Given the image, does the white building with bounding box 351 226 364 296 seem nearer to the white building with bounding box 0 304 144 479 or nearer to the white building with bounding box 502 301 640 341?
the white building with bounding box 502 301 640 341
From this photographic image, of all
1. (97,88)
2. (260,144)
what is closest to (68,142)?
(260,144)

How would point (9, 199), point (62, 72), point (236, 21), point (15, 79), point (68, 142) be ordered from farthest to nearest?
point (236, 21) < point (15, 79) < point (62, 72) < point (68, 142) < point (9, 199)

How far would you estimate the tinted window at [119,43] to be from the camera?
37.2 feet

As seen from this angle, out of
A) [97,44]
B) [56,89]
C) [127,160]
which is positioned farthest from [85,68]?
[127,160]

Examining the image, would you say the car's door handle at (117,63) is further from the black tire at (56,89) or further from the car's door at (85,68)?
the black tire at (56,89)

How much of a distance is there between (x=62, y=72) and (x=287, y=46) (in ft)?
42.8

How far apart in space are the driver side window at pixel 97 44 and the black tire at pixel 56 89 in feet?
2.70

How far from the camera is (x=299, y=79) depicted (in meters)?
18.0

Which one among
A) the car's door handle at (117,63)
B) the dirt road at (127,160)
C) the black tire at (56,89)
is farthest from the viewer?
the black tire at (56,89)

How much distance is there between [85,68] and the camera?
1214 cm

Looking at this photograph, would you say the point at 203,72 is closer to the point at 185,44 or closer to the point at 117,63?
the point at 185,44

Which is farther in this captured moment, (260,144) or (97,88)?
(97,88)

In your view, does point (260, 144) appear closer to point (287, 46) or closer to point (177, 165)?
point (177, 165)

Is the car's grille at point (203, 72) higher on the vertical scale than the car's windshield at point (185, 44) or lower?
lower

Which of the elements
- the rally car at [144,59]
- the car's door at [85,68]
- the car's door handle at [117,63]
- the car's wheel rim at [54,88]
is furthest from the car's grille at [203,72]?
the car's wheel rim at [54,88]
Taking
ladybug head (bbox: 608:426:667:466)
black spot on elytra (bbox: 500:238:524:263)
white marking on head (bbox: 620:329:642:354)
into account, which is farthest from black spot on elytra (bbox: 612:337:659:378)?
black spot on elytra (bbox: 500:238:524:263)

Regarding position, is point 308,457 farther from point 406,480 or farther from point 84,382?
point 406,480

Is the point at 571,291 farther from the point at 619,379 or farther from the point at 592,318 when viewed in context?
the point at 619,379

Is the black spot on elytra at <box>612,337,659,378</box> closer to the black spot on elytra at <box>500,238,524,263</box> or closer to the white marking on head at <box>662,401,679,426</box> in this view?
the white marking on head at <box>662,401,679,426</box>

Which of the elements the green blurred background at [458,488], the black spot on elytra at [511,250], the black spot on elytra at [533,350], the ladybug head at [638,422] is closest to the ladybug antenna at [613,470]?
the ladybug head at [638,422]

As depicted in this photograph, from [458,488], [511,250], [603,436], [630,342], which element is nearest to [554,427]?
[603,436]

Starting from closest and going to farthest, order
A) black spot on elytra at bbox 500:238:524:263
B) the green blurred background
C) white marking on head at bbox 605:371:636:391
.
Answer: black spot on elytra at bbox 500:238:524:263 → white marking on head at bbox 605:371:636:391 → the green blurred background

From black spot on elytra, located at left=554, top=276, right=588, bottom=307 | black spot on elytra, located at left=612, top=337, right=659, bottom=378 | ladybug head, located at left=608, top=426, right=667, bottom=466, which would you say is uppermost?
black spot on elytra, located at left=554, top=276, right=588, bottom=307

WRITTEN PROBLEM —
Reproduce the entire listing above verbatim, keeping every line in its original order.

FINISHED EXERCISE —
Given the image, does the white building with bounding box 351 226 364 296 seem nearer to the white building with bounding box 0 304 144 479 or nearer to the white building with bounding box 502 301 640 341?
the white building with bounding box 502 301 640 341
From this photographic image, of all
1. (97,88)
2. (260,144)
what is closest to (68,142)?
(260,144)

How would point (9, 199), point (62, 72), point (236, 21), point (15, 79), point (68, 142) be ordered from farthest to nearest?
point (236, 21) < point (15, 79) < point (62, 72) < point (68, 142) < point (9, 199)

How far would you estimate the tinted window at [119,43] to be from the camera?
37.2 feet

As seen from this angle, out of
A) [97,44]
B) [56,89]
C) [127,160]
which is positioned farthest from [85,68]?
[127,160]

Examining the image, would you say the car's door handle at (117,63) is further from the black tire at (56,89) or further from the car's door at (85,68)?
the black tire at (56,89)

How much of a distance is there between (x=62, y=72) and (x=287, y=46) (in ft)?
42.8

How far apart in space are the driver side window at pixel 97 44 and the black tire at pixel 56 89 in feet?
2.70

How far from the camera is (x=299, y=79) depicted (in meters)?
18.0

Which one among
A) the car's door handle at (117,63)
B) the dirt road at (127,160)
C) the black tire at (56,89)
is farthest from the viewer?
the black tire at (56,89)

How much distance is there between [85,68] and the camera?
1214 cm

Looking at this photograph, would you say the point at 203,72 is closer to the point at 185,44 or closer to the point at 117,63?
the point at 185,44

Which is farther in this captured moment, (260,144) or (97,88)?
(97,88)

In your view, does point (260, 144) appear closer to point (287, 46) or closer to point (177, 165)?
point (177, 165)

Is the car's grille at point (203, 72) higher on the vertical scale than the car's windshield at point (185, 44) or lower?
lower

Which of the elements
- the rally car at [144,59]
- the car's door at [85,68]
- the car's door handle at [117,63]
- the car's wheel rim at [54,88]
is furthest from the car's grille at [203,72]?
the car's wheel rim at [54,88]
Taking
ladybug head (bbox: 608:426:667:466)
black spot on elytra (bbox: 500:238:524:263)
white marking on head (bbox: 620:329:642:354)
into account, which is farthest from black spot on elytra (bbox: 612:337:659:378)?
black spot on elytra (bbox: 500:238:524:263)

Regarding position, is point 308,457 farther from point 406,480 or farther from point 84,382?
point 406,480

Is the point at 571,291 farther from the point at 619,379 or farther from the point at 592,318 when viewed in context?
the point at 619,379

Is the black spot on elytra at <box>612,337,659,378</box> closer to the black spot on elytra at <box>500,238,524,263</box> or closer to the white marking on head at <box>662,401,679,426</box> in this view?
the white marking on head at <box>662,401,679,426</box>

Which of the elements the green blurred background at [458,488], the black spot on elytra at [511,250], the black spot on elytra at [533,350], the ladybug head at [638,422] is closest to the ladybug antenna at [613,470]?
the ladybug head at [638,422]

As depicted in this photograph, from [458,488], [511,250], [603,436], [630,342], which element is nearest to [554,427]?
[603,436]

Starting from closest and going to farthest, order
A) black spot on elytra at bbox 500:238:524:263
B) the green blurred background
C) white marking on head at bbox 605:371:636:391
.
Answer: black spot on elytra at bbox 500:238:524:263 → white marking on head at bbox 605:371:636:391 → the green blurred background

From black spot on elytra, located at left=554, top=276, right=588, bottom=307 | black spot on elytra, located at left=612, top=337, right=659, bottom=378 | ladybug head, located at left=608, top=426, right=667, bottom=466, which would you say is uppermost?
black spot on elytra, located at left=554, top=276, right=588, bottom=307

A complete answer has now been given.